Q2. What is the reason for using a single subject atlas?

the iterative nonlinear registration strategy used here results in templates with high anatomical detail throughout the brain, thus obviating the need to justify the use of a single subject atlas for registration. 

Q3. What is the method of creating asymmetric and symmetric templates?

Their method uses iterative refinement with successively finer scales of nonlinear registration to yield templates with a high degree of anatomical detail, even at the cortex. 

Q4. What is the way to build an atlas for a child?

Bhatia et al. (Bhatia, Aljabar et al. 2007) used an expectation-maximization framework to build an MRI atlas for 1- and 2-yearolds. 

Q5. What is the reason for the use of adult templates?

Since the developing brain is not simply a smaller version of an adult brain, the use of adult templates may introduce a bias in analysis. 

Q6. How many iterations did it take to achieve convergence?

Their experiments showed that performing four iterations for a given step size was sufficient to achieve convergence at the given level of detail, down to a 2 mm step size. 

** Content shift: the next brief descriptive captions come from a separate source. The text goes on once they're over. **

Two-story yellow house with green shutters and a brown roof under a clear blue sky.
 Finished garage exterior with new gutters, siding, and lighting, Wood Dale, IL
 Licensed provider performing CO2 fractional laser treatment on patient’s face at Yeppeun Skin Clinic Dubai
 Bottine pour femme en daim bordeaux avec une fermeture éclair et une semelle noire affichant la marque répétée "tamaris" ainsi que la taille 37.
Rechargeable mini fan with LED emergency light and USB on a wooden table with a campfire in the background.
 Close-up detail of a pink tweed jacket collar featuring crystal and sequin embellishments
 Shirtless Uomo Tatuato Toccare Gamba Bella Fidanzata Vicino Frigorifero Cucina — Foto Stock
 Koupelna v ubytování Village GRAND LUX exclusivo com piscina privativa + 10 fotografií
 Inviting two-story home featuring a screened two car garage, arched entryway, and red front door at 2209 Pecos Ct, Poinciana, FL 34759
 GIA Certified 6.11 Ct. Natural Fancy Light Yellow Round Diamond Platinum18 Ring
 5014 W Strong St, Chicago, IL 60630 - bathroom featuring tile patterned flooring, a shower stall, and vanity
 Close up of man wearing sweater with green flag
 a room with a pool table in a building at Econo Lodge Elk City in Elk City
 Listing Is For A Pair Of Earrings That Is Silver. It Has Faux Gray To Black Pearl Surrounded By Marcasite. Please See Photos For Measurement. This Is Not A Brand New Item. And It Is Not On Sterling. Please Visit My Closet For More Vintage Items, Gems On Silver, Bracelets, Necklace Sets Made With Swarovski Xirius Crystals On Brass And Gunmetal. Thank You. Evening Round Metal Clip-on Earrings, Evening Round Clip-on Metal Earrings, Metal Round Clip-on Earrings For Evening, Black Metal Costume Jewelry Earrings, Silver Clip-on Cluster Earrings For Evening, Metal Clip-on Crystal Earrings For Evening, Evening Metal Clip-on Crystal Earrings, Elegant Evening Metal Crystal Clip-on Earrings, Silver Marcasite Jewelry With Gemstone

Q7. What is the procedure used to estimate the deformation field?

this deformation field is upsampled and used as input to the next iteration of the procedure, where the blurring is reduced and the estimation of the deformation field is refined. 

Q8. What is the way to register a template?

To account for imperfections in the nonlinear registration procedure, multiple iterations are performed, each time using the new template as the registration target, until the difference between two successive templates is smaller than some threshold. 

Q9. What is the way to generate an average atlas volume?

Although this enables a user to generate an appropriate intensity average template volume for a particular study, anatomical details may be blurred in regions of high variability such as the cortex because only linear registration is used.